JOB:
Output the lines of the listing between the line containing "What distance keeps" and the line containing "3.32 metres", inclusive, exactly as they appear. Omit the pictures from your answer.

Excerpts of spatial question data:

╭──

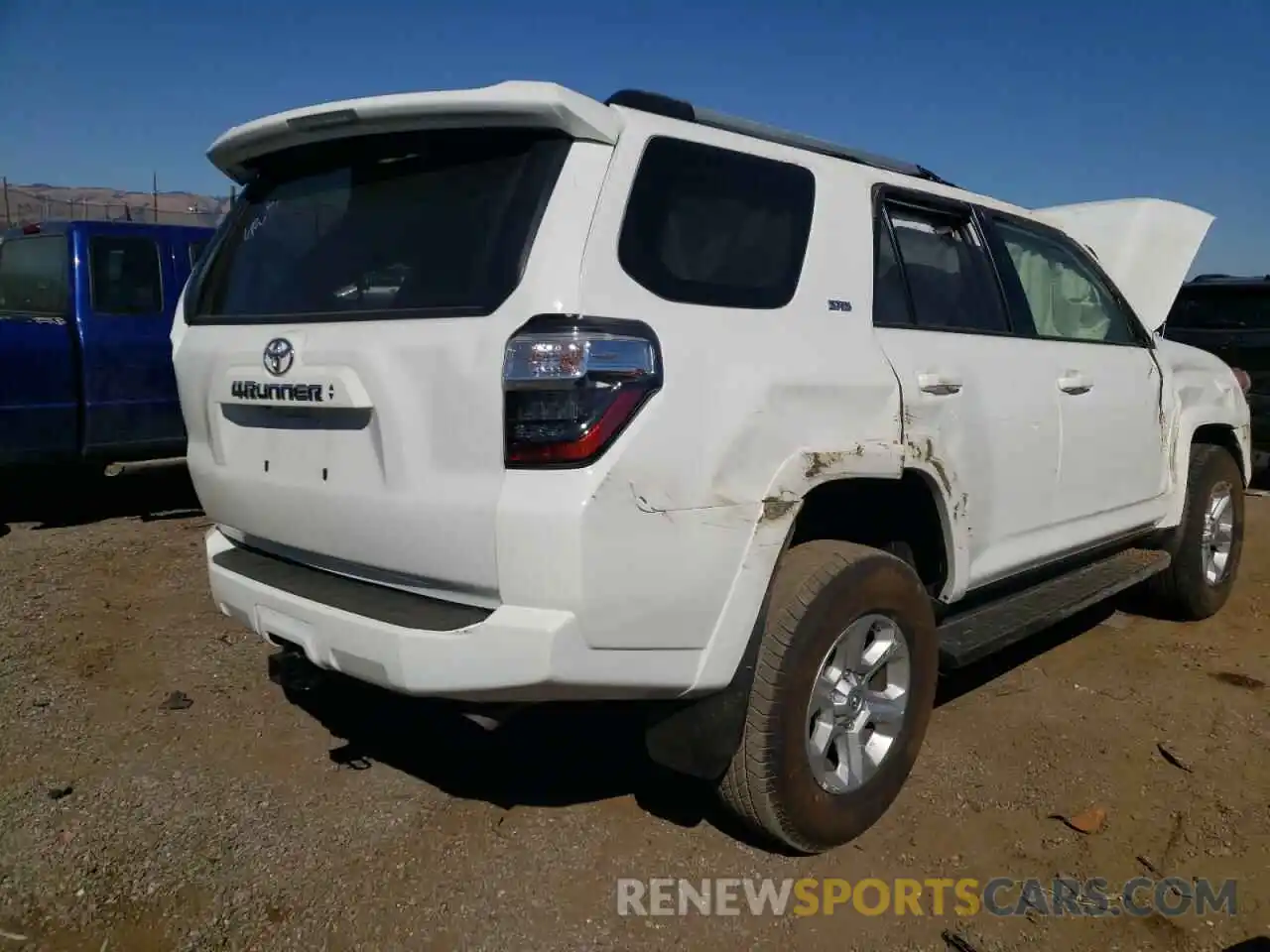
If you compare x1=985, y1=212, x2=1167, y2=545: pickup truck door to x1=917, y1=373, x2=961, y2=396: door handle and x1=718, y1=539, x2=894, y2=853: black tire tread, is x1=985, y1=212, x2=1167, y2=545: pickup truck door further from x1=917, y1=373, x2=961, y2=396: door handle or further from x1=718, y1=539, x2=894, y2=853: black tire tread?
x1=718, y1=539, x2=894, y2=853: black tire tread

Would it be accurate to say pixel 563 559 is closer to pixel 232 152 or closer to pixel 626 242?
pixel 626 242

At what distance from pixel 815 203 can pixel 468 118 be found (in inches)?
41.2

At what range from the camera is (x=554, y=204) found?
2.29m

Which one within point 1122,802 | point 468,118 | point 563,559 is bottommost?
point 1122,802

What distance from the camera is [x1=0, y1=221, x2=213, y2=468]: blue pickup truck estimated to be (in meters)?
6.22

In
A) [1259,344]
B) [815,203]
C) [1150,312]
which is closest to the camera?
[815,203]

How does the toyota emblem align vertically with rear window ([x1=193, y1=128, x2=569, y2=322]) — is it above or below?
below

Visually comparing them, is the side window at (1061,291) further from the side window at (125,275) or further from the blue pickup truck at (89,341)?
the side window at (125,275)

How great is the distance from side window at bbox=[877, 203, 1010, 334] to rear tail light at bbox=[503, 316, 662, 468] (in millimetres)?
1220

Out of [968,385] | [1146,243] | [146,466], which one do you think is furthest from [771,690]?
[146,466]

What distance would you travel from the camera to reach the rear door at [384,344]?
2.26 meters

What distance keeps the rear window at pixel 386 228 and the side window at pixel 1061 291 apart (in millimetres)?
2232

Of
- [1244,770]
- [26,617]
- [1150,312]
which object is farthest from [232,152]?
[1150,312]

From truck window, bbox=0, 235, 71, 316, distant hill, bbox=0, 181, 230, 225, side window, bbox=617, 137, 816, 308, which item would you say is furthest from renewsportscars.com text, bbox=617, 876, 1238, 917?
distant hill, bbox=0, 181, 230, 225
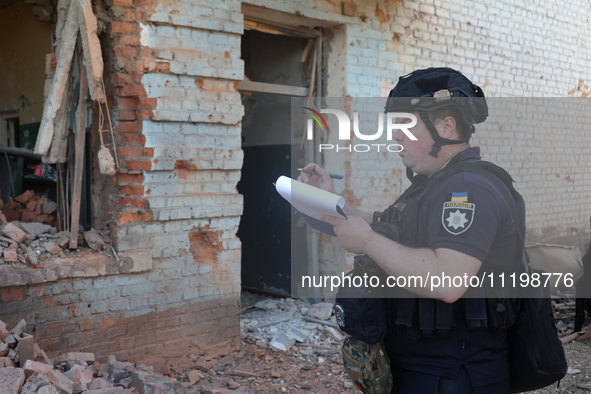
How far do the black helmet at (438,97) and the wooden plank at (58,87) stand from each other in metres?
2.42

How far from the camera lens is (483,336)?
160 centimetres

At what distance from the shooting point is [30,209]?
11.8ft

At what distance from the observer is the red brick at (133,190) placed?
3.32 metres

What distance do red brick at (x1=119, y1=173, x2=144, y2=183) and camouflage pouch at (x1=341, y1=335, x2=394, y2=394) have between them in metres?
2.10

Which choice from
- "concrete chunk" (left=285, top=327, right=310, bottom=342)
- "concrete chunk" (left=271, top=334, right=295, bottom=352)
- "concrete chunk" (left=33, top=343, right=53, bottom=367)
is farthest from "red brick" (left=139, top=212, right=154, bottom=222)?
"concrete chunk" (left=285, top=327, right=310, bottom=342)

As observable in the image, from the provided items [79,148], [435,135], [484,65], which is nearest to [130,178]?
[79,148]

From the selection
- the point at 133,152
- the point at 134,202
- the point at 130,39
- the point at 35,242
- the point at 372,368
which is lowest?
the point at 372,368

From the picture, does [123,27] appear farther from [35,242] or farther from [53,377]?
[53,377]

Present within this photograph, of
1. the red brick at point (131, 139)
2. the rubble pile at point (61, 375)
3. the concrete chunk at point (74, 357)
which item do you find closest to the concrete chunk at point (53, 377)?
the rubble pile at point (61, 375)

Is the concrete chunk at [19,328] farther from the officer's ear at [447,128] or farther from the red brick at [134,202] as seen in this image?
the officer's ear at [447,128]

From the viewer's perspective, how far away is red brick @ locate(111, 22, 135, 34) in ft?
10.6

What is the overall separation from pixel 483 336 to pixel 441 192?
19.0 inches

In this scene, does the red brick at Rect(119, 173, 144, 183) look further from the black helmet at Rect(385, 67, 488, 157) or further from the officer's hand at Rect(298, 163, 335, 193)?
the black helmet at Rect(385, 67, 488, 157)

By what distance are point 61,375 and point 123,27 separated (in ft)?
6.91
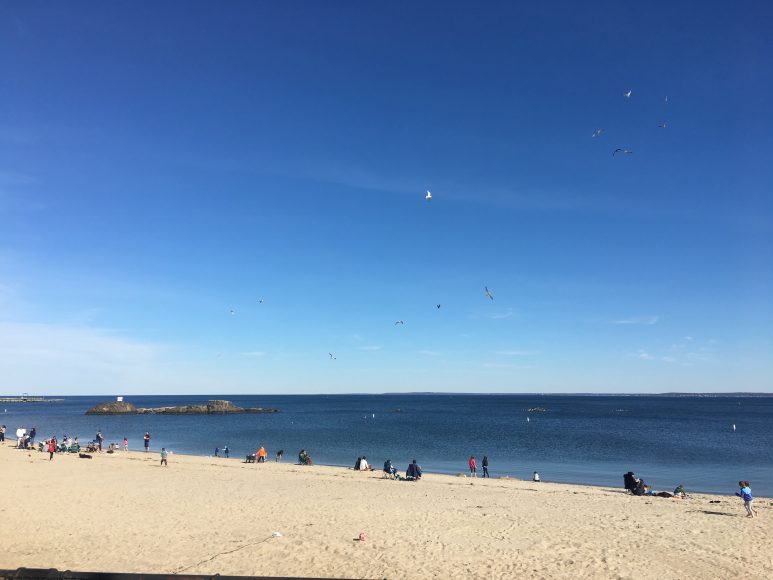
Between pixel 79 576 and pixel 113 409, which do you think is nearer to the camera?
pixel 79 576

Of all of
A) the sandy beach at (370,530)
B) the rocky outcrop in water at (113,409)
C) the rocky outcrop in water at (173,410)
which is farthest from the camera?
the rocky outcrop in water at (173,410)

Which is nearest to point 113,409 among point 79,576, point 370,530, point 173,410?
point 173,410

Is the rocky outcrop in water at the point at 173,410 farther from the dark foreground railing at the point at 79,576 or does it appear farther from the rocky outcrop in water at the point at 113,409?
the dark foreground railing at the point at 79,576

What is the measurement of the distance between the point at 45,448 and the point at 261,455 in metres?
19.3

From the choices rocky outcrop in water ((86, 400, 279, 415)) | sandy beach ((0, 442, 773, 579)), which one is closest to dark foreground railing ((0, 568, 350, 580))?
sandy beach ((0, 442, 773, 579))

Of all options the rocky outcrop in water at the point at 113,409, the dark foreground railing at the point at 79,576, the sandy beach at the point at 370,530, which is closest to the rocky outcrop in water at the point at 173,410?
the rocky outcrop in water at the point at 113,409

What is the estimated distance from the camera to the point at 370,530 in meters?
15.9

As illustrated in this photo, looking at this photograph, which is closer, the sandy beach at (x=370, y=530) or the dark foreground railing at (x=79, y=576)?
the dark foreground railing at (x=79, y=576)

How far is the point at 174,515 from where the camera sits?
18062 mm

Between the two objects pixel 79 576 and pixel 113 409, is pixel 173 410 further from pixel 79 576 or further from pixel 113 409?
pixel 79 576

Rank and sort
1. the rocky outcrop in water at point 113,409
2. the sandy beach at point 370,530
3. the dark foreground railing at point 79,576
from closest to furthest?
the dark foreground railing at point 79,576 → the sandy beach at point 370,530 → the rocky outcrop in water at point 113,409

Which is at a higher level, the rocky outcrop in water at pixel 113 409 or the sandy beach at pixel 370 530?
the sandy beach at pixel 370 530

╰──
╭──

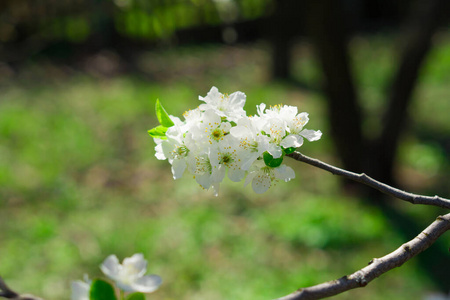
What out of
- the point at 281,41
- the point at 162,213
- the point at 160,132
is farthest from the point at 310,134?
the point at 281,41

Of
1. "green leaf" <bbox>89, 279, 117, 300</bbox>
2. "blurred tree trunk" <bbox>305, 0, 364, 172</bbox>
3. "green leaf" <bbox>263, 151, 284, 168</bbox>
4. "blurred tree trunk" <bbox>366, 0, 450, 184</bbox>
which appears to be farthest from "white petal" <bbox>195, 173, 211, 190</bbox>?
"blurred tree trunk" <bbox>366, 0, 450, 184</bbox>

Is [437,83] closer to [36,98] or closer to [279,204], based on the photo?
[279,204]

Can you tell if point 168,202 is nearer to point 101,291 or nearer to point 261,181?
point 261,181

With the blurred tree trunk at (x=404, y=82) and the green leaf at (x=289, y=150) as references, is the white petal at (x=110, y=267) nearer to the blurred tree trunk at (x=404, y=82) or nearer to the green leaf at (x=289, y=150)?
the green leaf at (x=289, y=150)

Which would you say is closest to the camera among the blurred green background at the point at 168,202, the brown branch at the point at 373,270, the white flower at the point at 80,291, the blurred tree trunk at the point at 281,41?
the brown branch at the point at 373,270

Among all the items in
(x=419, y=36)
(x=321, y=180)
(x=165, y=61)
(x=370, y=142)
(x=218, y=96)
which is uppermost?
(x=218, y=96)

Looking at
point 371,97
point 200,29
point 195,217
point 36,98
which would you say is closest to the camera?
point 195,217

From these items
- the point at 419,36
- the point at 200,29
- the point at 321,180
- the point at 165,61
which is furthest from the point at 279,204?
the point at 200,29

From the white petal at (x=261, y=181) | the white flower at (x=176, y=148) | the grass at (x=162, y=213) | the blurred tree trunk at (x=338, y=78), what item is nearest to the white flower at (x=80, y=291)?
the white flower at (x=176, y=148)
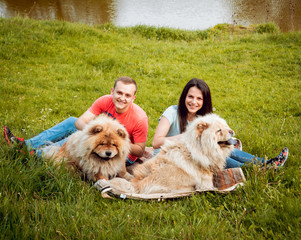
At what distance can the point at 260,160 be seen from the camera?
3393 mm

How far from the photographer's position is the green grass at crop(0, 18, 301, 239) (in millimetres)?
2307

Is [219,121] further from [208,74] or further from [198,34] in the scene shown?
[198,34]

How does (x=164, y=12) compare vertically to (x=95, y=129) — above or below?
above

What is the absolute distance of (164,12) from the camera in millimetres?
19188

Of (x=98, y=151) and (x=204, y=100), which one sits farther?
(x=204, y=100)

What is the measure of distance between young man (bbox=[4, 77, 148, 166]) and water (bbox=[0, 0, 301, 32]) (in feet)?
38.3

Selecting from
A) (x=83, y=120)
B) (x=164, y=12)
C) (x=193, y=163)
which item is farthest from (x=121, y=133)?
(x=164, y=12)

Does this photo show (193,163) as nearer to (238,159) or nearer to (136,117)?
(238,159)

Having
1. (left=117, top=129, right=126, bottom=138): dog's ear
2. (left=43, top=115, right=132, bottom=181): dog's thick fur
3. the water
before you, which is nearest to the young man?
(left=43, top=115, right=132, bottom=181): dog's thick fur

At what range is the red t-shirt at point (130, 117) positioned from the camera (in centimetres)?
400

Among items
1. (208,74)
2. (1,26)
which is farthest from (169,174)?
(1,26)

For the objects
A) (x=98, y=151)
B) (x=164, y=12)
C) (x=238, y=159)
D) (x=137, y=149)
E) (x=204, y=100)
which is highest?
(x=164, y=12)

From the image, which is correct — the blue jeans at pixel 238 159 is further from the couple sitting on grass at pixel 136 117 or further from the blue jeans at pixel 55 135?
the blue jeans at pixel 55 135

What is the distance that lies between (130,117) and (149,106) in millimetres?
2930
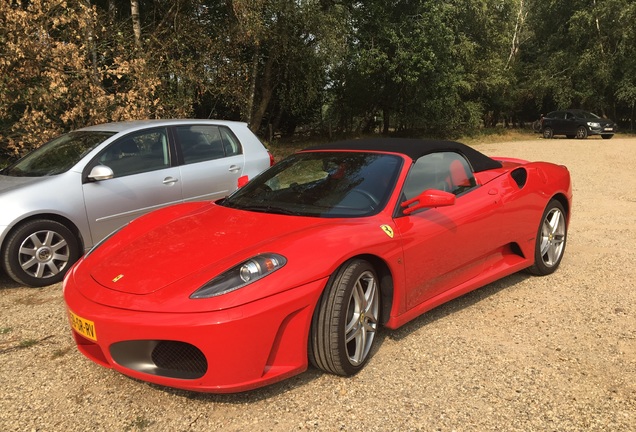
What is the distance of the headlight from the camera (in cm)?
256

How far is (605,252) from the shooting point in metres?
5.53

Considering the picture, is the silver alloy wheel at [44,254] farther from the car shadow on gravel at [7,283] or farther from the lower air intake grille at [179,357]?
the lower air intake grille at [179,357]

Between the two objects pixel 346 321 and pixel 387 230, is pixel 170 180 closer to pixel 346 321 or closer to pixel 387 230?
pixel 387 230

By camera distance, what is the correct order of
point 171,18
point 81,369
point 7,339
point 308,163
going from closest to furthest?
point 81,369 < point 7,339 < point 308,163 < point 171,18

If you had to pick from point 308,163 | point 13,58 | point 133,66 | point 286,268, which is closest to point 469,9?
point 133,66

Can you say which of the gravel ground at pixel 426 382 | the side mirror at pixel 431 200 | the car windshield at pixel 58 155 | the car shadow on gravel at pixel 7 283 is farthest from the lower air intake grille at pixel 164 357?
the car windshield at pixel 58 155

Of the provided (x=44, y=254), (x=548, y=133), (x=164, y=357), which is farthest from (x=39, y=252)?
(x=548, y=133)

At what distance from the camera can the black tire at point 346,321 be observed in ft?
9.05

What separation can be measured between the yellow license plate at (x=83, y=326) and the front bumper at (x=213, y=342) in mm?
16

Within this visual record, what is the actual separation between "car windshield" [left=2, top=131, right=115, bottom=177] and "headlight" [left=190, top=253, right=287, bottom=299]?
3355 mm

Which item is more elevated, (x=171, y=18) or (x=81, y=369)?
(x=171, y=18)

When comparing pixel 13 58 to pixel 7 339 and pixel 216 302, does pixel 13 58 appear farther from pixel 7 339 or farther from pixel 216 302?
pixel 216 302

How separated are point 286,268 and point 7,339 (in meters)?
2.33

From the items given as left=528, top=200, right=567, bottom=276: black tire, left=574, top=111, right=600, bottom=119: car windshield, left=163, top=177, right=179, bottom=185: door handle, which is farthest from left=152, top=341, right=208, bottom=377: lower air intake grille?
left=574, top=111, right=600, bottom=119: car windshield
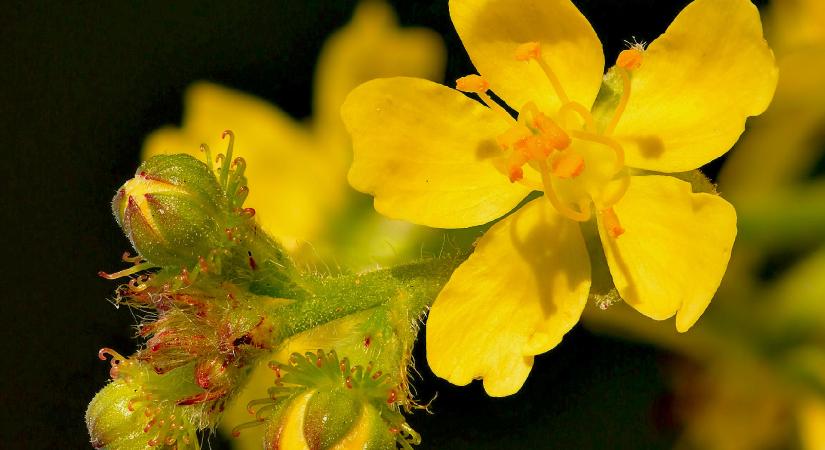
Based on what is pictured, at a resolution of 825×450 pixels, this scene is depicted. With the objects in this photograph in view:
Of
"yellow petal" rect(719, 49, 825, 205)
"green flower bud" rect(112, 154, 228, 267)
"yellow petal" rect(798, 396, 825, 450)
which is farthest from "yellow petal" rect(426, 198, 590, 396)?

╰──
╭──

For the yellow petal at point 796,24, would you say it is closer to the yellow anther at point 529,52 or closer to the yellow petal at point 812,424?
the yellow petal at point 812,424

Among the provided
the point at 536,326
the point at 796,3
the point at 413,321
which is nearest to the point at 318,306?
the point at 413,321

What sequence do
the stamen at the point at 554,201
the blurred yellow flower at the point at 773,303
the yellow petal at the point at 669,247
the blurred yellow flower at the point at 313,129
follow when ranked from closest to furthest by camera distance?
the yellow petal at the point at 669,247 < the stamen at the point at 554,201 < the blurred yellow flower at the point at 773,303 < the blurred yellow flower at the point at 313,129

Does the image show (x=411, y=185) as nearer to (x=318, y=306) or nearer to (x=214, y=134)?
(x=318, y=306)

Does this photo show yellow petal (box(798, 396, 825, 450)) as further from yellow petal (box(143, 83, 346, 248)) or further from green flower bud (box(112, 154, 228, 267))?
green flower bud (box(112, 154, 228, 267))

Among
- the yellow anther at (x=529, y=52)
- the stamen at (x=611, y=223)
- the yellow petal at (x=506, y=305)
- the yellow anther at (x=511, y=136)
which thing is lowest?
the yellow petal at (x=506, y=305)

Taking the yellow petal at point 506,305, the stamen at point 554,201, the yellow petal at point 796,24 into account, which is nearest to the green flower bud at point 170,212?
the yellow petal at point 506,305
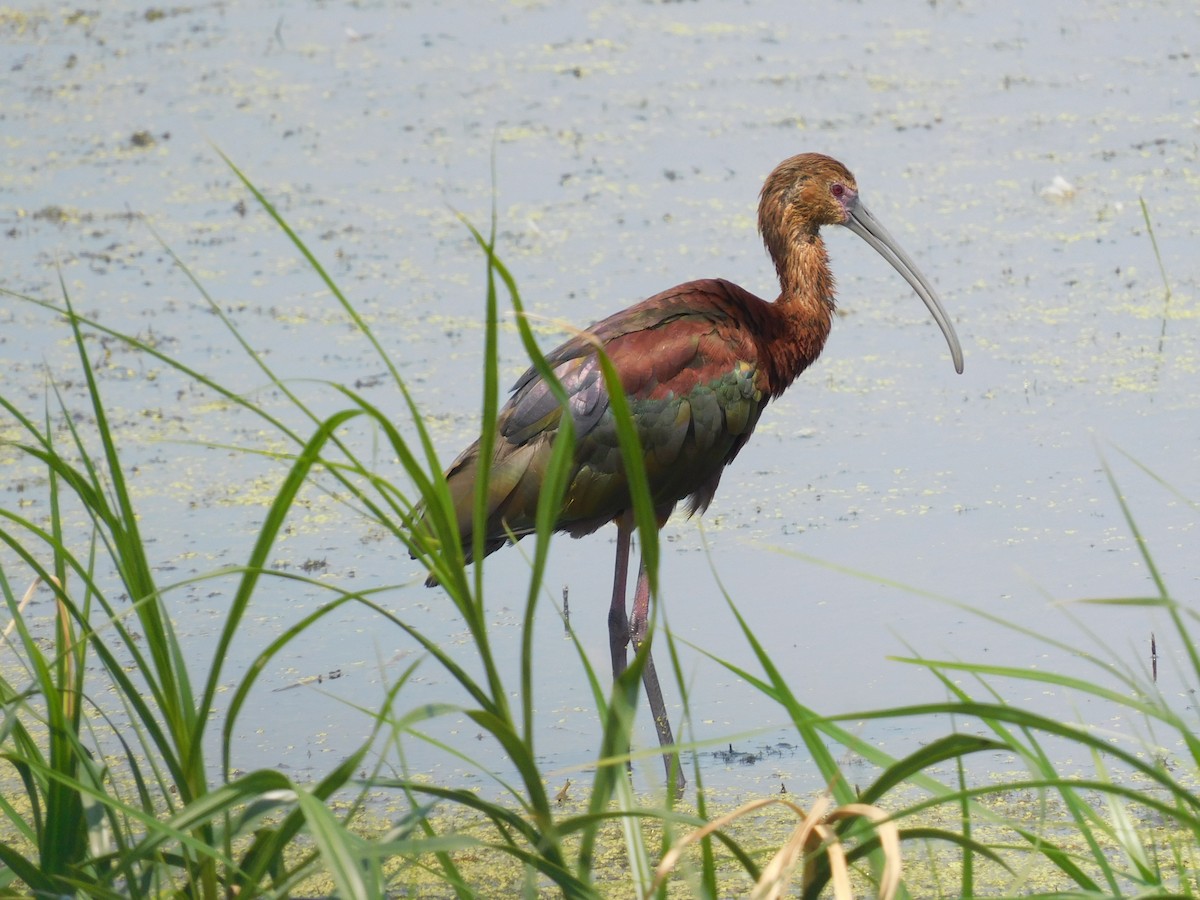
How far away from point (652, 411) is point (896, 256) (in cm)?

╰──

THE OUTPUT:
What distance keeps the rear window at pixel 386 228 and the side window at pixel 1061 291 apart (in millimetres)?
2232

Of
- [1244,770]
- [26,617]
- [1150,312]
which object is farthest from [232,152]?
[1150,312]

From truck window, bbox=0, 235, 71, 316, distant hill, bbox=0, 181, 230, 225, side window, bbox=617, 137, 816, 308, which item would you say is furthest from renewsportscars.com text, bbox=617, 876, 1238, 917?
distant hill, bbox=0, 181, 230, 225
How far do the black helmet at (438,97) and the wooden plank at (58,87) stand from each other in metres?
2.42

How far from the camera lens is (483,336)?
160 centimetres

At what distance from the shooting point is [30,209]?
11.8ft

At what distance from the observer is the red brick at (133,190) placed?
3.32 metres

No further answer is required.